Migrating from pycocotools¶
hotcoco is a drop-in replacement for pycocotools. This guide covers the two migration paths and the few differences to be aware of.
Option 1: Change your imports¶
If you control the code that imports pycocotools, swap the import paths:
# Before
from pycocotools.coco import COCO
from pycocotools.cocoeval import COCOeval
from pycocotools import mask as mask_util
# After
from hotcoco import COCO, COCOeval
from hotcoco import mask as mask_util
Everything else stays the same. The classes, methods, and return types are identical.
Option 2: Zero-code drop-in¶
If pycocotools is imported by a library you don't control (e.g. mmdet, detectron2), call init_as_pycocotools() once at startup:
from hotcoco import init_as_pycocotools
init_as_pycocotools()
# All pycocotools imports now resolve to hotcoco
from pycocotools.coco import COCO # → hotcoco.COCO
from pycocotools.cocoeval import COCOeval # → hotcoco.COCOeval
from pycocotools import mask # → hotcoco.mask
This patches sys.modules so that pycocotools, pycocotools.coco, pycocotools.cocoeval, and pycocotools.mask all resolve to their hotcoco equivalents.
Tip
Call init_as_pycocotools() before any pycocotools imports. The best place is the top of your entry point script.
Method naming¶
Both camelCase and snake_case names are supported:
| pycocotools (camelCase) | hotcoco (snake_case) | Notes |
|---|---|---|
getAnnIds() |
get_ann_ids() |
Both work |
getCatIds() |
get_cat_ids() |
Both work |
getImgIds() |
get_img_ids() |
Both work |
loadAnns() |
load_anns() |
Both work |
loadCats() |
load_cats() |
Both work |
loadImgs() |
load_imgs() |
Both work |
loadRes() |
load_res() |
Both work |
annToRLE() |
ann_to_rle() |
Both work |
annToMask() |
ann_to_mask() |
Both work |
The same applies to Params properties: maxDets / max_dets, catIds / cat_ids, imgIds / img_ids, iouThrs / iou_thrs, recThrs / rec_thrs, areaRng / area_rng, areaRngLbl / area_rng_lbl, useCats / use_cats, kptOksSigmas / kpt_oks_sigmas.
Return types¶
hotcoco returns plain Python dicts and lists, matching pycocotools:
coco = COCO("instances_val2017.json")
anns = coco.load_anns([101])
print(type(anns[0])) # <class 'dict'>
Annotation dicts have the same keys: id, image_id, category_id, bbox, area, segmentation, iscrowd, etc.
What about params?¶
Accessing ev.params returns a clone of the internal parameters, consistent with pycocotools. Modify it and assign it back, or modify it before calling evaluate():
ev = COCOeval(coco_gt, coco_dt, "bbox")
ev.params.cat_ids = [1, 2, 3] # Modify before evaluate()

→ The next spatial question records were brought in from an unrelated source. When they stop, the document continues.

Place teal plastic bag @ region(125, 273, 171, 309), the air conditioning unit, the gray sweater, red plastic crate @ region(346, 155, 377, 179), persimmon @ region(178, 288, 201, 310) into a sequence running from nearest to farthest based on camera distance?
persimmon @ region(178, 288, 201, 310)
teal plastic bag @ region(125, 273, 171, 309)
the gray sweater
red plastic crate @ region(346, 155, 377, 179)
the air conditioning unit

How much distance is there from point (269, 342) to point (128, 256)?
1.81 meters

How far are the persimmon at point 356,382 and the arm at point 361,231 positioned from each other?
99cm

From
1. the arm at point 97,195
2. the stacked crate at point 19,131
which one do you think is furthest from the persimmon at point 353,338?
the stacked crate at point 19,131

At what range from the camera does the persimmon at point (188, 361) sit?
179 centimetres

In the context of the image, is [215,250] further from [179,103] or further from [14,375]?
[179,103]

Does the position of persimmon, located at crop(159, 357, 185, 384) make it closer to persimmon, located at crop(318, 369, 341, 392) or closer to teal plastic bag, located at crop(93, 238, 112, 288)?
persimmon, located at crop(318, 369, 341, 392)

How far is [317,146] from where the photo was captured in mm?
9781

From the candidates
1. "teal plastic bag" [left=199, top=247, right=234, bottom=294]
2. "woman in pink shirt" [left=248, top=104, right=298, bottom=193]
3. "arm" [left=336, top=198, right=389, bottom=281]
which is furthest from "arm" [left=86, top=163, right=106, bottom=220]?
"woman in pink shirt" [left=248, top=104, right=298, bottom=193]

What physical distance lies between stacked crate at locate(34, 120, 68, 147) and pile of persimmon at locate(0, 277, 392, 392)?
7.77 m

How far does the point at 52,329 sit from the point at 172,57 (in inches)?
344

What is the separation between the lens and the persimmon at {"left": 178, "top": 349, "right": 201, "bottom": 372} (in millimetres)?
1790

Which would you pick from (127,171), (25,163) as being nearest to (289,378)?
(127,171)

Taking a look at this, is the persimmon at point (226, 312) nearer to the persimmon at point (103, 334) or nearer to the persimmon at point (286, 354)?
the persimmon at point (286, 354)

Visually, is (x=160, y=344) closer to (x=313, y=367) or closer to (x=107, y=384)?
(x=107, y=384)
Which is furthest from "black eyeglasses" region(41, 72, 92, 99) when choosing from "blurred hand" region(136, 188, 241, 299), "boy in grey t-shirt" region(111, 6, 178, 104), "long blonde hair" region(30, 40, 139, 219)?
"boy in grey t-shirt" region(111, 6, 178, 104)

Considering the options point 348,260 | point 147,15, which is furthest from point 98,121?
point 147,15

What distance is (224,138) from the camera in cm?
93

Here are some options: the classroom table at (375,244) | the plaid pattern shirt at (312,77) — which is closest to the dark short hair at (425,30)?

ev.params.max_dets = [1, 10, 100]
ev.evaluate()
ev.accumulate()
ev.summarize()
Known differences¶
| Behavior | pycocotools | hotcoco |
|---|---|---|
| Print on load | Prints "loading annotations..." to stdout | Silent |
COCO() with no args |
Creates empty instance with print statements | Creates empty instance silently |
| Annotation IDs | Requires unique positive integers | Also accepts 0-based IDs |
| Performance | Single-threaded C + Python | Multi-threaded Rust |
Metric parity¶
All 34 COCO metrics match pycocotools to within 1e-4 — your AP and AR scores won't change. Verified on COCO val2017.
See Benchmarks for detailed parity verification.